Previously we would create Pandas dataframe from it, but now let’s create GeoPandas dataframe. I will use dfg_ prefixes for that.

dfg_countries = geopandas.GeoDataFrame(dfh_countries.collect(), 
                                       geometry='SHAPE', crs="EPSG:4326"
                                      )

Please note, that here we need to tell GeoPandas what is the geometry column and what Coordinate Reference System, or crs, is used.

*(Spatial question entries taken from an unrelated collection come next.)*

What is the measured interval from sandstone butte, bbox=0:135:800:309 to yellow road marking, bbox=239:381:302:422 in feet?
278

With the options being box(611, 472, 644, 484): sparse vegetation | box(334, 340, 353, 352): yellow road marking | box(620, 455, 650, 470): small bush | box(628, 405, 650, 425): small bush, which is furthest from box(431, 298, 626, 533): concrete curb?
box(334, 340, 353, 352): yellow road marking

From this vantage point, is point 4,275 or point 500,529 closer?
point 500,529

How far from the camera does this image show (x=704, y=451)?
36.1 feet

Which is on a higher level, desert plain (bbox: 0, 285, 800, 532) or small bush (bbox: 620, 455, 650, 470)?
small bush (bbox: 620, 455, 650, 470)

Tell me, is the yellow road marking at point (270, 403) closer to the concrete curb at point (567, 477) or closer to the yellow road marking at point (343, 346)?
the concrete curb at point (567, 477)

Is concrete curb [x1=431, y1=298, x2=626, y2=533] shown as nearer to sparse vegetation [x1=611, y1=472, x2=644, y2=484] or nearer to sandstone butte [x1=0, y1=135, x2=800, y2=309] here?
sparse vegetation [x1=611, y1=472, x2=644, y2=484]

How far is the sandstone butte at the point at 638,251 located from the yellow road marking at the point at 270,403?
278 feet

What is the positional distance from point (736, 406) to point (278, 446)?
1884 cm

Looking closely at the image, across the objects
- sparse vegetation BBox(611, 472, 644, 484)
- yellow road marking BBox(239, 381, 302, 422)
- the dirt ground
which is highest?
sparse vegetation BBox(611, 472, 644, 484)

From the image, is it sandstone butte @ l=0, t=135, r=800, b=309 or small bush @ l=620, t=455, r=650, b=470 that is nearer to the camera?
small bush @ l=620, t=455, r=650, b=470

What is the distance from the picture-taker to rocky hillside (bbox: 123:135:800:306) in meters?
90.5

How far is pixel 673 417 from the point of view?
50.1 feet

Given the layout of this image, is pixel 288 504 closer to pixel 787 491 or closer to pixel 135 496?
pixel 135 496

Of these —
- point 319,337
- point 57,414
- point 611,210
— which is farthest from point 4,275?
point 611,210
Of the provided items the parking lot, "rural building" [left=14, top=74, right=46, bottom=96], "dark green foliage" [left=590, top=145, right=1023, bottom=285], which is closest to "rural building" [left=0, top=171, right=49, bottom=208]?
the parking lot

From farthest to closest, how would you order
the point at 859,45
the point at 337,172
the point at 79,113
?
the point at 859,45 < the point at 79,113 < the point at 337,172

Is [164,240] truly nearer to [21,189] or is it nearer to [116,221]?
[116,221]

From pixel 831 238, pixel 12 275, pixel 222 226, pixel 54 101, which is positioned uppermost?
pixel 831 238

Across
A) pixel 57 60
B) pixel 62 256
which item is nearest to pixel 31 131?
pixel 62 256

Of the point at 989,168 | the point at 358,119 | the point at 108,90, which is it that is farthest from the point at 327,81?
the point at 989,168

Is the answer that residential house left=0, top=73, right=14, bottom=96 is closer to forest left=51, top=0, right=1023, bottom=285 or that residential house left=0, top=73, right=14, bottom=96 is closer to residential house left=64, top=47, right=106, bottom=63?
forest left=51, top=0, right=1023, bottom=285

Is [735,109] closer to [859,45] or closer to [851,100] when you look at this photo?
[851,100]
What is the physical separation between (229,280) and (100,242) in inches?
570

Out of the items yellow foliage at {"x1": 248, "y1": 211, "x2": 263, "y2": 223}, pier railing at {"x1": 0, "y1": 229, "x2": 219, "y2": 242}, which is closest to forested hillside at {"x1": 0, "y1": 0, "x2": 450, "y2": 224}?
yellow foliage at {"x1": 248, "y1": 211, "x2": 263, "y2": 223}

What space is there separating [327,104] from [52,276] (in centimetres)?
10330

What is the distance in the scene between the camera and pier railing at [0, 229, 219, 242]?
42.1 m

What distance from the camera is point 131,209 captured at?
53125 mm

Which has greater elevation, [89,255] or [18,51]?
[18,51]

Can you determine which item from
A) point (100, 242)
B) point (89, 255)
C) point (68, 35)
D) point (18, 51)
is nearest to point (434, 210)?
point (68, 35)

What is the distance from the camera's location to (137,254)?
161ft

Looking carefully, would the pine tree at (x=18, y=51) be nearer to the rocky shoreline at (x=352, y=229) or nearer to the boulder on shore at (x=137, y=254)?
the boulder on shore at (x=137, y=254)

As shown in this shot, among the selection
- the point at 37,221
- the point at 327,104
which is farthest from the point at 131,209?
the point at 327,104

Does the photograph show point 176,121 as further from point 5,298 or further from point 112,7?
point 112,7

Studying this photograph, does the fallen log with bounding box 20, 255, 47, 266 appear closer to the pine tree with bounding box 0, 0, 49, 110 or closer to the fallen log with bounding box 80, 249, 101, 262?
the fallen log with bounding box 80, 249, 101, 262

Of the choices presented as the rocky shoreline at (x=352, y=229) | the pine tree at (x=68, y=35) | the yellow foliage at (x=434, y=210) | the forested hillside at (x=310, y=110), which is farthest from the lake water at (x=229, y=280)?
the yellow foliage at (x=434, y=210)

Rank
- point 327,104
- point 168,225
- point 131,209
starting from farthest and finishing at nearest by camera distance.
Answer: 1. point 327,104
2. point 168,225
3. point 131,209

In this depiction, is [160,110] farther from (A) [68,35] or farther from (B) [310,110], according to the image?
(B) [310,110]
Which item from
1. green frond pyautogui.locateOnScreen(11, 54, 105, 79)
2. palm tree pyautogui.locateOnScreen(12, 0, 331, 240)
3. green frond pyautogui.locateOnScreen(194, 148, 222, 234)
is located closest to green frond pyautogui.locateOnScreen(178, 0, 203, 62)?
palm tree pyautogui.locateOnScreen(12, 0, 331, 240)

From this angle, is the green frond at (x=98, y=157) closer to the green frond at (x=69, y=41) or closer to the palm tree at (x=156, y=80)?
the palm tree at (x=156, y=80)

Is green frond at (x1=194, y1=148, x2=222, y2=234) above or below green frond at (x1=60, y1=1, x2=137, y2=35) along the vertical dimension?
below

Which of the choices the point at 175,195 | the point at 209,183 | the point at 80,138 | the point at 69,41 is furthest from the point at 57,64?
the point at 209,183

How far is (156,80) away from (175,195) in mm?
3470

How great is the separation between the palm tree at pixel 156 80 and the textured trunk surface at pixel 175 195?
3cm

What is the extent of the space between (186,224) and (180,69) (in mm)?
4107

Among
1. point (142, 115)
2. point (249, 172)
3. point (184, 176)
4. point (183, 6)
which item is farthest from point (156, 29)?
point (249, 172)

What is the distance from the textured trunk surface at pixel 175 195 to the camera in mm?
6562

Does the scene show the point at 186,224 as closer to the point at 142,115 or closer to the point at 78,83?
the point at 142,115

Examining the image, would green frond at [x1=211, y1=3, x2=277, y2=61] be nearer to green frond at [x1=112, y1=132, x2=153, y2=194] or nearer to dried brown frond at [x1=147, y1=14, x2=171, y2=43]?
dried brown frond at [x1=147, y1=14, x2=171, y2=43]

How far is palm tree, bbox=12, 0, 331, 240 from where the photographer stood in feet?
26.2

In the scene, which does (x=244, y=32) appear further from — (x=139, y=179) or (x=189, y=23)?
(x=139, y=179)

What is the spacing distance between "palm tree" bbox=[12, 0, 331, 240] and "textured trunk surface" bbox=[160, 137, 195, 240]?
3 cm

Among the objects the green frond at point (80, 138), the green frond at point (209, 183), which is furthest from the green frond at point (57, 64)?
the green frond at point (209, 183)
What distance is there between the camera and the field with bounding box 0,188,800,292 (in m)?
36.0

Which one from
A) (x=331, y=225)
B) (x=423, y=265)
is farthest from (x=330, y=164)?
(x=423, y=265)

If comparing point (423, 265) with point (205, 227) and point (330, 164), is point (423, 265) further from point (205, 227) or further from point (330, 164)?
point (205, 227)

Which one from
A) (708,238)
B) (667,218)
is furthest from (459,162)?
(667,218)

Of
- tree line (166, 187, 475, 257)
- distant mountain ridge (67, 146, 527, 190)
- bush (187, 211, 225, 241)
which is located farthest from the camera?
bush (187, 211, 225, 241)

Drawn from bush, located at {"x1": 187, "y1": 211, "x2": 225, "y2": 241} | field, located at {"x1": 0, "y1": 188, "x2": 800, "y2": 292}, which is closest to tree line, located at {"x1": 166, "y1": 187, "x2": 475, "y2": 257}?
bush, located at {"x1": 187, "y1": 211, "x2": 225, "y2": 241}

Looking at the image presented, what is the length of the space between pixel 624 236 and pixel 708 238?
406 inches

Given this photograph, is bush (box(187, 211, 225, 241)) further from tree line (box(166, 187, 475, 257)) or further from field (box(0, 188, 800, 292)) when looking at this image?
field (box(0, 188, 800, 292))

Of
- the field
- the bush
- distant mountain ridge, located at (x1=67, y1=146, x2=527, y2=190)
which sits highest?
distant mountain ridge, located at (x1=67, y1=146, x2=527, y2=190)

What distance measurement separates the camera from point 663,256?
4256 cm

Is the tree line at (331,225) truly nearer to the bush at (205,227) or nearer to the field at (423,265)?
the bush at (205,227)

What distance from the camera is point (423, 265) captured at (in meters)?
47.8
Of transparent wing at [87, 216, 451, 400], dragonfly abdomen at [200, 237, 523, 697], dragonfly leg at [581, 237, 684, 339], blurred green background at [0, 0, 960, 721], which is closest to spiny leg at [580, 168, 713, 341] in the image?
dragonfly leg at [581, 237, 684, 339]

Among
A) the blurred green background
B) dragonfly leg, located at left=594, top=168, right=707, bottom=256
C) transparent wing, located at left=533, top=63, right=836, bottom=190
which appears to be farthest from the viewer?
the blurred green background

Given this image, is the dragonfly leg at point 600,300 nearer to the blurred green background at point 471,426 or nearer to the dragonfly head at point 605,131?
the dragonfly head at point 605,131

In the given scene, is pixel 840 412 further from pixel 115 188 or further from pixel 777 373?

It matches SAP HANA’s SRID that is based on a dataset maintained by EPSG as well.

You can use the following statements to check what GeoPandas types are used.

dfg_countries.dtypes
print(type(dfg_countries))
print(type(dfg_countries.LON))
print(type(dfg_countries.SHAPE))

Visualizing countries dataframe

The beauty of using GeoPandas for plotting is that takes only a single method plot() to do it!

dfg_countries.plot()

Cool! But… a little bit too tiny, isn’t it? That’s because the default size is set to 6×4 in inches, as we can find by running:

import matplotlib.pyplot as plt

print(plt.rcParams.get('figure.figsize'))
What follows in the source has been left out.